Race and Education: Who Benefits, Who Does Not?


Schools seek new diversity answers after court rejects race as tiebreaker
Friday, June 29, 2007Last updated 7:31 a.m. PT


More magnet schools. More money to underperforming schools or ones that are largely segregated. Weighing whether a student comes from a poor or wealthy family.
These will likely be among the next batch of solutions the Seattle School District turns to as it attempts to foster diversity and create equally strong schools citywide.

With the racial tiebreaker portion of its school assignment plan shot down Thursday by the U.S. Supreme Court, Seattle district officials vowed to find another way to promote diversity in a city where schools and neighborhoods are still fairly segregated.

Wary of a potential court ruling against it, the Seattle School District has not been using the racial tiebreaker system.

"We have had a racially neutral student assignment system for the past five years, and our fears of having schools become more segregated have become fulfilled," said Gary Ikeda, the district's general counsel.

Dan DeLong / P-I

Kathleen Brose, a Seattle parent and president of Parents Involved in Community Schools, is overcome with emotion during a news conference about the Supreme Court's decision that rejected diversity plans that take account of students' race for assignments in Seattle's public schools. Brose's daughter was assigned to high school based on her race and she leads the parents group that has challenged the Seattle School District's policies for six years.
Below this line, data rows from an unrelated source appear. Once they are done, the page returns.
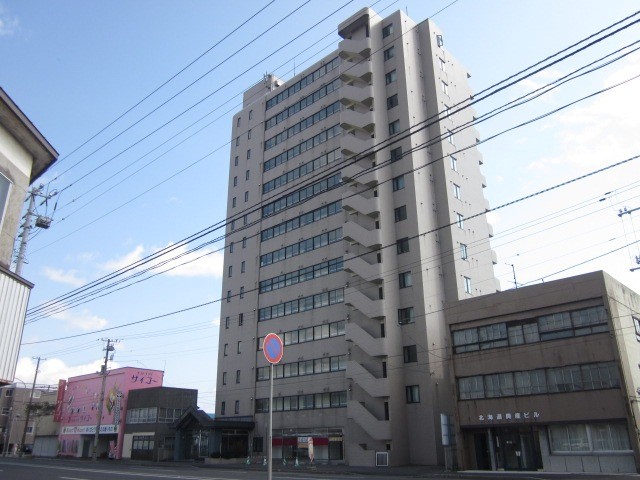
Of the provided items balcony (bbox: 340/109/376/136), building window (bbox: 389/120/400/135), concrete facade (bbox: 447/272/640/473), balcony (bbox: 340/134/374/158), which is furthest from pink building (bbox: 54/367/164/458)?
concrete facade (bbox: 447/272/640/473)

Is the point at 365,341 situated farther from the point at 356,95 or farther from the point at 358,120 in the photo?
the point at 356,95

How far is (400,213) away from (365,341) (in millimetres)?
11920

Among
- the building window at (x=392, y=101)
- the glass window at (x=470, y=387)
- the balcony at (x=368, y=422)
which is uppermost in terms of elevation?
the building window at (x=392, y=101)

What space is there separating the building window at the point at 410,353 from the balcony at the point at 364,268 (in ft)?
20.3

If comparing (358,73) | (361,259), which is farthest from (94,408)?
(358,73)

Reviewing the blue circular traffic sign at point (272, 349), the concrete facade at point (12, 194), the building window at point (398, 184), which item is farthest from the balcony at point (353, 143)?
the blue circular traffic sign at point (272, 349)

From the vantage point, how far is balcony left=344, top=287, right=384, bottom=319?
1692 inches

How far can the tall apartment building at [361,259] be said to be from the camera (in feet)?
136

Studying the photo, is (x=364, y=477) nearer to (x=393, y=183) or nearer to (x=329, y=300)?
(x=329, y=300)

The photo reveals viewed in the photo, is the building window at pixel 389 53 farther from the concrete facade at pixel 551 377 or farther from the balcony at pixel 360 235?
the concrete facade at pixel 551 377

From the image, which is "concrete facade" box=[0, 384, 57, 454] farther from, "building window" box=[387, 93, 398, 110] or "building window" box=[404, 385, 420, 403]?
Answer: "building window" box=[387, 93, 398, 110]

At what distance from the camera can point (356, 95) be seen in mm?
49906

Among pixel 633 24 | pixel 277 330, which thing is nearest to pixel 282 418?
pixel 277 330

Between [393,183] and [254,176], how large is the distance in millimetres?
20243
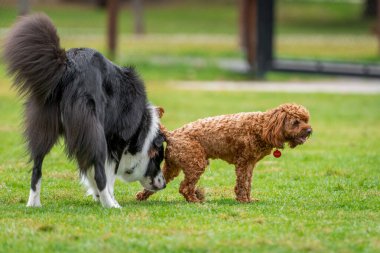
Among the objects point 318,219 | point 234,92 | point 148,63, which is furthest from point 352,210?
point 148,63

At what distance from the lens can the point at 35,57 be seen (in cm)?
696

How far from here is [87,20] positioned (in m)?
43.8

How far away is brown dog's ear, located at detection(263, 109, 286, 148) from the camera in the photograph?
285 inches

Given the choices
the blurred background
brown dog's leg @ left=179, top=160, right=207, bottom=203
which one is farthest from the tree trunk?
brown dog's leg @ left=179, top=160, right=207, bottom=203

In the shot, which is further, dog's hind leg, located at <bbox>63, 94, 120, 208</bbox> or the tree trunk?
the tree trunk

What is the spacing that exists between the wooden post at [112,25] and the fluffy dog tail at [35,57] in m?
17.2

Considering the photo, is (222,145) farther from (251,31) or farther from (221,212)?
(251,31)

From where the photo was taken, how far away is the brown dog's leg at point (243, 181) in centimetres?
755

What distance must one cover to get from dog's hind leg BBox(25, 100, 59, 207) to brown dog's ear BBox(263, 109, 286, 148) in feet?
5.87

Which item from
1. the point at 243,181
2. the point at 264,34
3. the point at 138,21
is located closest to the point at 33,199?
the point at 243,181

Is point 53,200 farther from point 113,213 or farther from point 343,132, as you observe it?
point 343,132

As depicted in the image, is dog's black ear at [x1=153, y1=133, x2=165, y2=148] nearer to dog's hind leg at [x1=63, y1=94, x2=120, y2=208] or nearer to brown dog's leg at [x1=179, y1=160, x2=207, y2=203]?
brown dog's leg at [x1=179, y1=160, x2=207, y2=203]

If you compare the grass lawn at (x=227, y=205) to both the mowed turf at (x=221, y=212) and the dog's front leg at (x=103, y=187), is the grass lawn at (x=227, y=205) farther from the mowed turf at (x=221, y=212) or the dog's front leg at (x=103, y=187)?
the dog's front leg at (x=103, y=187)

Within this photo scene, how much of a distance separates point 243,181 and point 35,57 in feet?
6.96
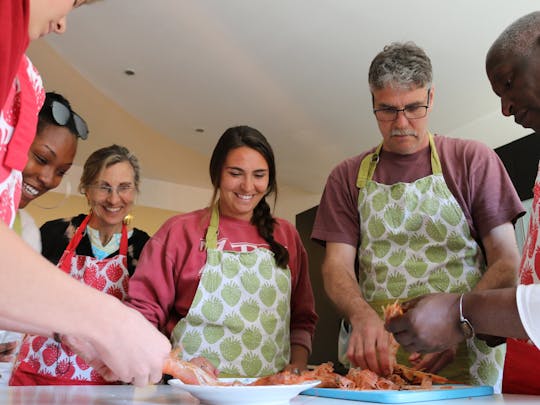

On right is Harry Korrell, who represents Parents Involved in Community Schools and argued the Seattle parents' case before the United States Supreme Court.

The high court's 5-4 decision, which struck down racial aspects of student assignment plans in Seattle and Louisville, Ky., brought to a close the lengthy legal battle that has been called the most crucial public education case since the landmark 1954 Brown v. Board of Education school desegregation decision.

Because the Seattle district has not used the racial tiebreaker since 2001 and next year's school assignments have already been set, the ruling won't have an immediate impact here.

It could, however, jeopardize similar voluntary desegregation plans in hundreds of districts nationwide. And it will force the Seattle district to come up with alternative methods to encourage racial diversity as it revamps its student assignment plan this summer.

To do so, however, the district will have to rethink and likely expand its idea of diversity. Perhaps when determining school assignments, the district could instead consider a student's economic background, or whether they're a recent immigrant or a special-needs student, for example.

"This ruling leaves us open to pursue diverse schools as a goal," said School Board member Michael DeBell. "And we'll be looking to define diversity more broadly."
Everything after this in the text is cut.